The current pass wraps CTA-wide shared-memory syncs and also inserts fences around linear mbarrier wait/use and use/arrive handoff patterns. It is intentionally conservative and does not try to infer arbitrary barrier protocols.
- Returns:
fpass – The result pass
- Return type:
tvm.transform.Pass
- tilelang.transform.LegalizeVectorizedLoop()¶
LegalizeLoopVectorize
- Returns:
fpass – The result pass
- Return type:
tvm.transform.Pass
- tilelang.transform.LegalizeSafeMemoryAccess()¶
LegalizeLoopVectorize
- Returns:
fpass – The result pass
- Return type:
tvm.transform.Pass
- tilelang.transform.LowerAccessPtr()¶
Lower TileLang frontend tl.access_ptr to tir.builtin.tvm_access_ptr.
- Returns:
fpass – The result pass
- Return type:
tvm.transform.Pass
- tilelang.transform.MakePackedAPI()¶
MakePackedAPI
- Returns:
fpass – The result pass
- Return type:
tvm.transform.Pass
- tilelang.transform.AnnotateDeviceRegions()¶
AnnotateDeviceRegions
- Returns:
fpass – The result pass
- Return type:
tvm.transform.Pass
- tilelang.transform.SplitHostDevice()¶
Split host/device functions even for empty kernels.
- Returns:
fpass – The result pass
- Return type:
tvm.transform.Pass
- tilelang.transform.AnnotateReadOnlyParams()¶
Annotate read-only handle parameters for PrimFuncs.

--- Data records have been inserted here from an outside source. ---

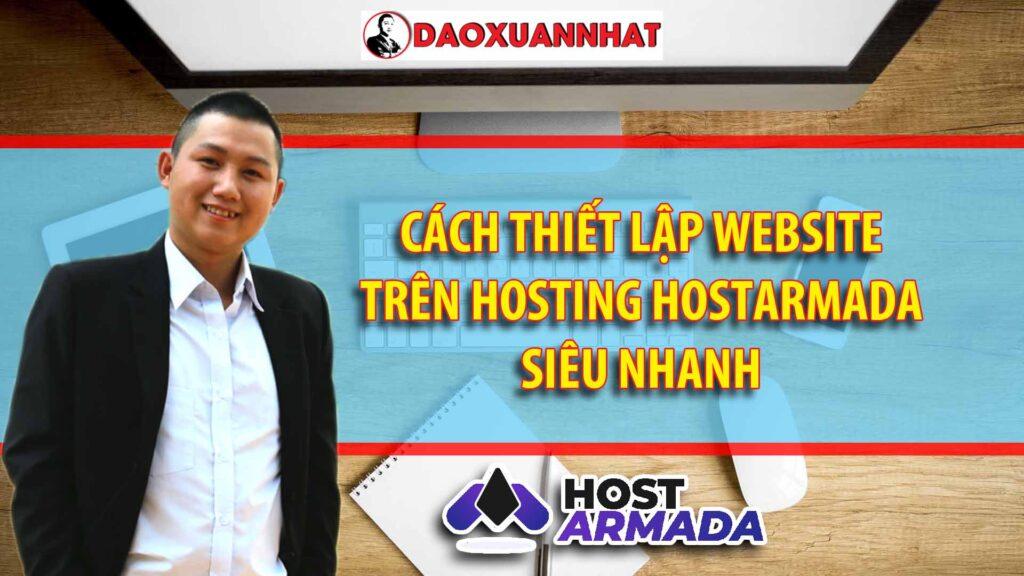Hướng dẫn cách thiết lập website trên hosting hostarmada siêu nhanh
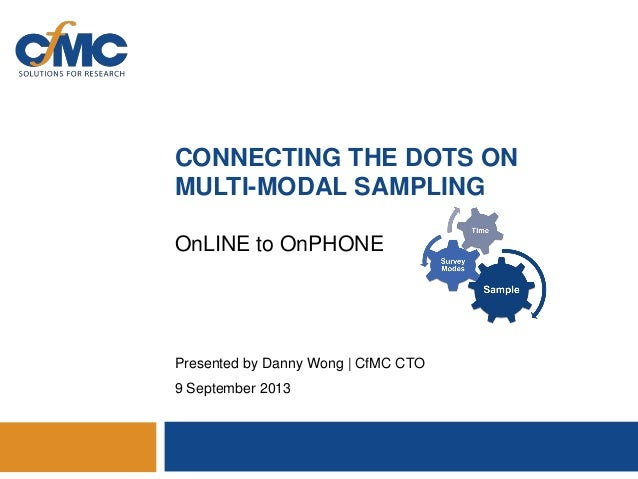 CONNECTING THE DOTS ON MULTI-MODAL SAMPLING OnLINE to OnPHONE  Presented by Danny Wong | CfMC CTO 9 September 2013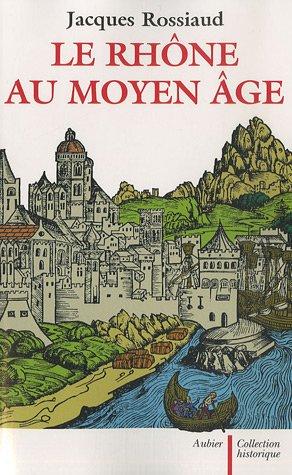 Le Rhône au Moyen Age (French Edition): Jacques Rossiaud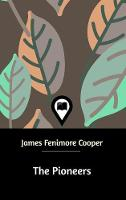 Cover for The Pioneers by James Fenimore Cooper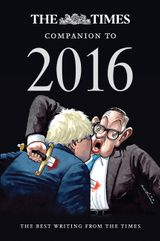 The Times Companion to 2016: Fascinating and insightful writing from The Times' team of international journalists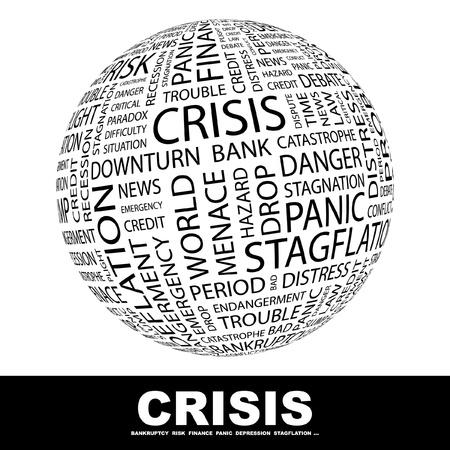 CRISIS. Wereldbol met verschillende vereniging voorwaarden. Wordcloud vectorillustratie.   Vector Illustratie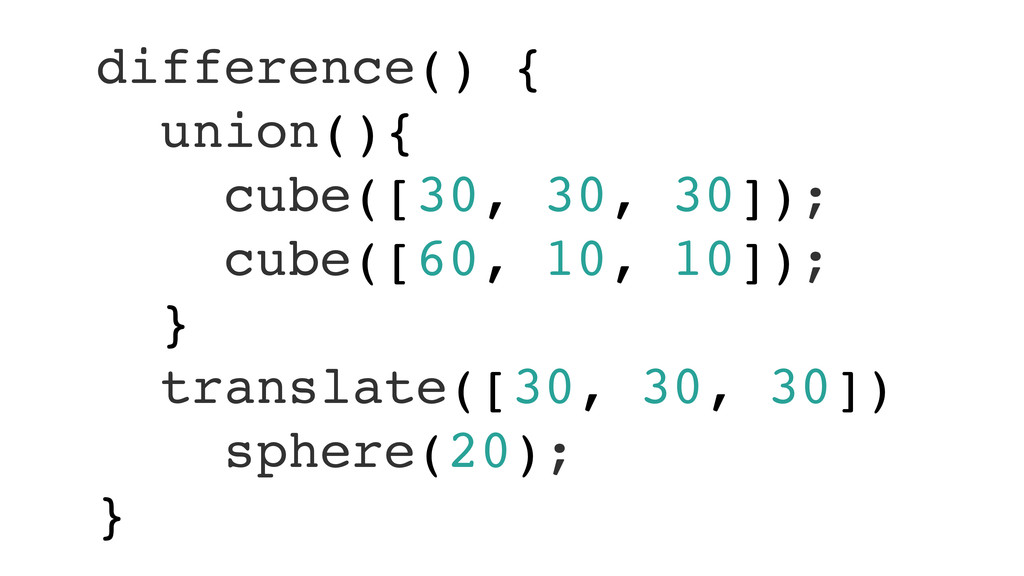 difference() {! union(){! cube([30, 30, 30]);! ...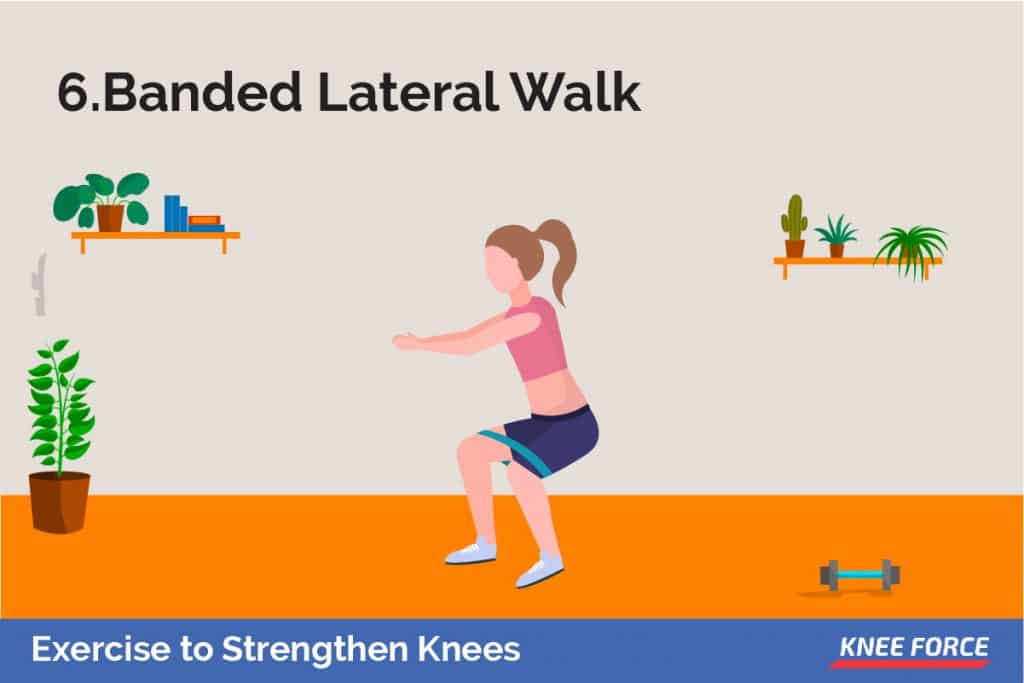 Start in a quarter squat position with a band looped around your legs, just above your knees. take a large step to your right with your right foot, then follow with your left.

Adds attribute tl.readonly_param_indices listing param indices that are never written, enabling CUDA codegen to emit const qualifiers to unlock read-only cache loads.
- Returns:
fpass – The result pass
- Return type:
tvm.transform.Pass
- tilelang.transform.VectorizeLoop(enable_vectorize=True)¶
VectorizeLoop
- Returns:
fpass – The result pass
- Return type:
tvm.transform.Pass
- Parameters:
enable_vectorize (bool)
- tilelang.transform.LowerPTXAsyncCopy()¶
Lower eligible global->shared copies into PTX cp.async on CUDA.

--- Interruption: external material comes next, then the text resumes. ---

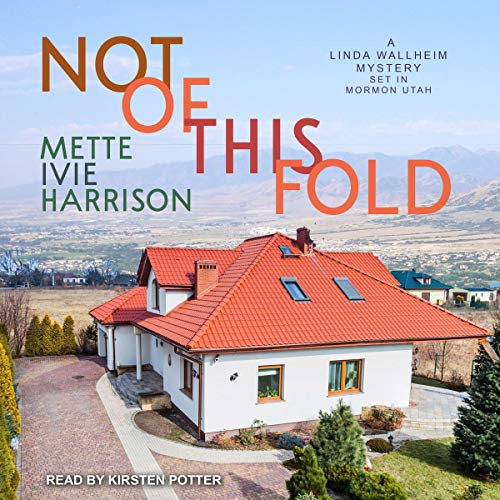 Not of This Fold     Linda Wallheim Mystery Series, Book 4              By:                                                                                                                                 Mette Ivie Harrison                               Narrated by:                                                                                                                                 Kirsten Potter                      Length: 9 hrs and 15 mins     7 ratings     Overall 4.4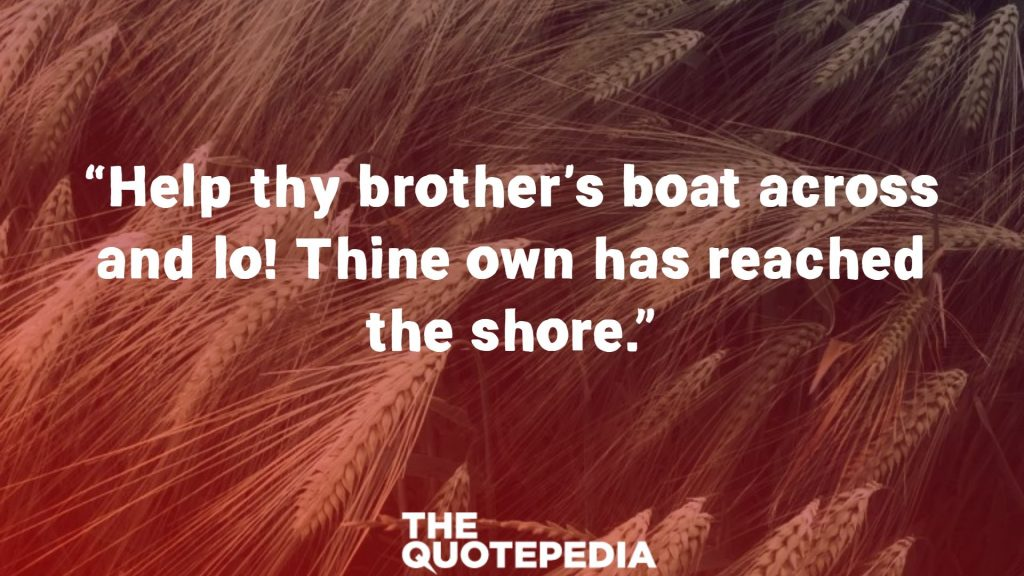 """Help thy brother's boat across and lo! Thine own has reached the shore."""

When enabled (pass config tl.enable_async_copy, default True), this pass may rewrite plain user-written global->shared BufferStore patterns (e.g. SIMT copies in T.Parallel) into tir.ptx_cp_async, and insert tir.ptx_commit_group + tir.ptx_wait_group(0) to preserve synchronous semantics for normal stores. If explicit commit/wait intrinsics already exist, the pass avoids duplicating them (and may insert a missing commit immediately before an existing wait to cover injected cp.async).
- Returns:
fpass – The result pass
- Return type:
tvm.transform.Pass
- tilelang.transform.InjectPTXAsyncCopy()¶
Deprecated alias of LowerPTXAsyncCopy.
- tilelang.transform.LowerDeviceStorageAccessInfo()¶
Lower attached storage access information on device.
- Returns:
fpass – The result pass
- Return type:
tvm.transform.Pass
Note
Run this pass after all storage access analysis finish.
- tilelang.transform.ConfigIndexBitwidth()¶
Config index bitwidth.
- Returns:
fpass (tvm.transform.Pass) – The result pass
—-
- tilelang.transform.FlattenBuffer()¶
FlattenBuffer
- Returns:
fpass – The result pass
- Return type:
tvm.transform.Pass
MergeSharedMemoryAllocations
- Returns:
fpass – The result pass
- Return type:
tvm.transform.Pass
- Parameters:
enable_aggressive_merge (bool)
align_bytes (int)
- tilelang.transform.LowerL2Persistent()¶
LowerL2Persistent
- tilelang.transform.PersistThreadblock()¶
PersistThreadblock
LowerSharedBarrier
- tilelang.transform.PlanAndUpdateBufferAllocationLocation()¶
Plan and update buffer allocation locations within PrimFuncs.
- Returns:
fpass – The result pass
- Return type:
tvm.transform.Pass
- tilelang.transform.HoistGlobalBufferAllocations()¶
Hoist global buffer allocations to the top of the block (host side).
- Returns:
fpass – The result pass
- Return type:
tvm.transform.Pass
- tilelang.transform.HoistNonRestrictParams()¶
- tilelang.transform.StorageRewrite()¶
StorageRewrite
- Returns:
fpass – The result pass
- Return type:
tvm.transform.Pass
- tilelang.transform.LowerOpaqueBlock()¶
LowerOpaqueBlock
- tilelang.transform.LowerThreadAllreduce()¶
LowerThreadAllreduce
- tilelang.transform.LowerIntrin()¶
LowerIntrin
- tilelang.transform.LowerDeviceKernelLaunch()¶
Create and return a transform pass that lowers device kernel launch constructs to target-specific IR.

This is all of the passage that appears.